• TEXTAUSZUG
++++++++++++++++++++

"Was uns erschöpft, ist die Nichtinanspruchnahme der Möglichkeiten unserer Organe und unserer Sinne, ist ihre Ausschaltung, Unterdrückung ... Was aufbaut, ist Entfaltung. Entfaltung durch die Auseinandersetzung mit einer mich im Ganzen herausfordernden Welt."
(Hugo Kükelhaus)

Hugo Kükelhaus war ein universaler Denker, der auf zentrale Probleme unserer Zeit aufmerksam gemacht hat, aber auch Wege zu ihrer Überwindung wies. Er sah den Menschen der modernen, technischen Zivilisation gegenüber seinen leiblichen und seelischen Kräften verarmen und aus dem Lot geraten. Ursächlich hierfür erkannte er ein Wertesystem, das den Intellekt aus der Ganzheit der menschlichen Fähigkeiten einseitig heraushebt, sowie eine Technik und Umweltgestaltung, die auf eine Entlastung des Körpers und der Sinne statt auf deren Herausforderung angelegt ist.

++++++++++++++++++++

• ERFASSTE DATEN
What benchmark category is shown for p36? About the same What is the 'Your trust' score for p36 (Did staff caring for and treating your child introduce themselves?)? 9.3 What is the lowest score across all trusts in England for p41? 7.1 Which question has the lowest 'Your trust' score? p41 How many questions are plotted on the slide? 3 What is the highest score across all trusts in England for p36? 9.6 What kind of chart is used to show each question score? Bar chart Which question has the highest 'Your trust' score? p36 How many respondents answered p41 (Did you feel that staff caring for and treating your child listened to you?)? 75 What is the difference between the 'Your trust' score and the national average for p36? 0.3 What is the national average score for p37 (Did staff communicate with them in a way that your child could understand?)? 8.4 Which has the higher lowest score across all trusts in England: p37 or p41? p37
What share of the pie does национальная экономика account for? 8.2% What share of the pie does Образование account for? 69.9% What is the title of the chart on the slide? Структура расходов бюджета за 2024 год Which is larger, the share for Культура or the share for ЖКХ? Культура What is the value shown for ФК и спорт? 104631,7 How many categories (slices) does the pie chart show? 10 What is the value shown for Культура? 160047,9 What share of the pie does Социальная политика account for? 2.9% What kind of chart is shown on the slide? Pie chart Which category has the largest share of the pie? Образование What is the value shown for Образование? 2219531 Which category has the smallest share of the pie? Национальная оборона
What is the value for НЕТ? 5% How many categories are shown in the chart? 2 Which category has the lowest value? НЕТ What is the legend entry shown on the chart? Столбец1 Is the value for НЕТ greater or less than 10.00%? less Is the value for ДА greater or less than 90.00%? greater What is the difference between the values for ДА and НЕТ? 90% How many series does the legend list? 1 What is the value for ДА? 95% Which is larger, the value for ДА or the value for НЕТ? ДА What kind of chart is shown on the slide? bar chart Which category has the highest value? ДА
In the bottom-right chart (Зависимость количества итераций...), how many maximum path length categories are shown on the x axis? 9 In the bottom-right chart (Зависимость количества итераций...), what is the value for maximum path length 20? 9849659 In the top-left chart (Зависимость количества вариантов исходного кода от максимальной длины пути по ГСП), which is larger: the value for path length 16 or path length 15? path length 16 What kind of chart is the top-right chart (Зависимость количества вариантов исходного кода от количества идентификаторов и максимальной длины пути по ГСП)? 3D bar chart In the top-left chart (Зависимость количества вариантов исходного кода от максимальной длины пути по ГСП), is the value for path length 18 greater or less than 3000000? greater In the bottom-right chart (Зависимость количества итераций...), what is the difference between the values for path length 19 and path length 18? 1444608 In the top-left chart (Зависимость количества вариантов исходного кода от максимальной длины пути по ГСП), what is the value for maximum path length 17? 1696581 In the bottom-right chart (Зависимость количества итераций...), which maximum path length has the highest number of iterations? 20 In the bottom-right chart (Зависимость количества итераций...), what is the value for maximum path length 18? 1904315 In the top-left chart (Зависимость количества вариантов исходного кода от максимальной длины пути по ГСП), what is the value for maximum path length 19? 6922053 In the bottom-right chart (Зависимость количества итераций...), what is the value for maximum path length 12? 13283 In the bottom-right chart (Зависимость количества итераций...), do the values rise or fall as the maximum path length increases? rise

++++++++++++++++++++

• DEINE AUFGABE
Was erkannte Hugo Kükelhaus laut dem Textauszug als Ursache dafür, dass der Mensch der modernen, technischen Zivilisation verarmt und aus dem Lot gerät?

• SCHRIFTLICHE LÖSUNG
Ein Wertesystem, das den Intellekt einseitig heraushebt, sowie eine Technik und Umweltgestaltung, die auf Entlastung statt Herausforderung von Körper und Sinnen angelegt ist.